Since the COVID-19 pandemic, the need for precise and rapid molecular diagnosis and testing of viral genomes has significantly increased. Many countries had to run PCR (polymerase chain reaction) tests, which have a relatively long turnaround time from sample to result in order to accurately diagnose the presence of SARS-CoV-2. Instead of waiting on results for hours, what if future pandemics could be more easily diagnosed within minutes? What if molecular diagnosis could become more readily available in our daily lives so that everybody can easily test themselves on viral disease markers instead of second-guessing and relying on symptoms? What if we could develop molecular diagnosis tests with high sensitivity and specificity that can then detect early-onset diseases?
Youngeun strongly believes the key answer to all the questions above lies in DNA, a powerful material that can be used beyond the genetic code of life. DNA strands are programmable (enabling one to program and synthesize a desired sequence), adjustable (allowing one to dynamically control or tune the length and structure based on input stimulus), and structurally stable (as discovered in fossils from ancient times).
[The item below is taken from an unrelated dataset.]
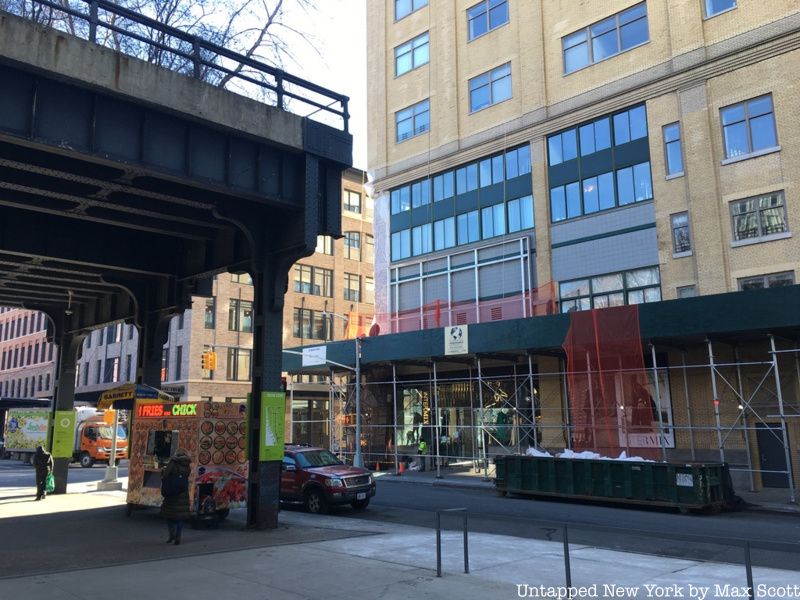 End of the High Line in Meatpacking District of Manhattan NYC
Youngeun has studied DNA and developed novel techniques in the past 10+ years, including transmutable nanoparticles with reconfigurable DNA strands and single-strand recombinase polymerase amplification (ssRPA) techniques that allow SARS-CoV-2 detection within minutes. Her research also led to an opportunity in founding a start-up company (3EO Health) as one of the scientific co-founders. She has recently started as an assistant professor in Materials Science and Engineering at Seoul National University to carry on her enthusiasm and passion for developing new materials using DNA.
Youngeun plans to encourage and mentor younger students to study and research nucleic acid-based strands as next-generation materials, in hopes of not only enabling rapid day-to-day molecular diagnosis, but also developing materials with new properties – all utilizing DNA, a fantastic material nature already gave us.